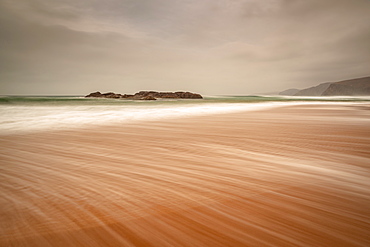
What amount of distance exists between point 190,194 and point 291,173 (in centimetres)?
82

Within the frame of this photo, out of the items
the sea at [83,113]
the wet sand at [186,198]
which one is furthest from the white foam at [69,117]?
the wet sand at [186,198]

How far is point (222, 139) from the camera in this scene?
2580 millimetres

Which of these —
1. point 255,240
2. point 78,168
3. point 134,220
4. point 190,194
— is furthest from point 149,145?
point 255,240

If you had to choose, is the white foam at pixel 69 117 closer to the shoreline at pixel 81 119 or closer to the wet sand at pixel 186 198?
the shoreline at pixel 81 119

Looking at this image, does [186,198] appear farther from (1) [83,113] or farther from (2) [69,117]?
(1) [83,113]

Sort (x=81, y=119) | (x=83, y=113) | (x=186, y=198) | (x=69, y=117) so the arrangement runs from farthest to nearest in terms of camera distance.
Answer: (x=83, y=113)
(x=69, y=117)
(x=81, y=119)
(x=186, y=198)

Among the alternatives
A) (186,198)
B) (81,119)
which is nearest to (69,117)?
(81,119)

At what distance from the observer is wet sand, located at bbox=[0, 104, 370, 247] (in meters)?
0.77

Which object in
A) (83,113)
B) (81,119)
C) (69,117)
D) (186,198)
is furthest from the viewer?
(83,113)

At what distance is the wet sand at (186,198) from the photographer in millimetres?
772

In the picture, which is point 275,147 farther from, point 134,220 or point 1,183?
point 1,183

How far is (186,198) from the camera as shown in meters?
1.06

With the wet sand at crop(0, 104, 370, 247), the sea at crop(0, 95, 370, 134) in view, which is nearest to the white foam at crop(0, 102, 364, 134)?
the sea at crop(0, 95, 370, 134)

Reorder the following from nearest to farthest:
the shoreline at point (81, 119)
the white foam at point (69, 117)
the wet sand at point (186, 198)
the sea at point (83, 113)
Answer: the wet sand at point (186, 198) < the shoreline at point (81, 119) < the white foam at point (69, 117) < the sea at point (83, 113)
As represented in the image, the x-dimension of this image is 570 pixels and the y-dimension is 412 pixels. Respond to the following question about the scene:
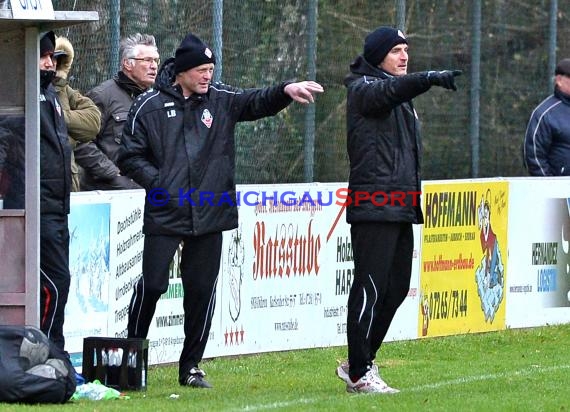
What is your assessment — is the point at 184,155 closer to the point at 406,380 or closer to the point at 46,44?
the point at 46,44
==
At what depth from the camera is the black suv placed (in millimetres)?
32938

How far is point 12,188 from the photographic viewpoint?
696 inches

→ Problem:
Count how many lines of the listing above contain the word "nearest". Reply with the number alone.

→ Answer below:
4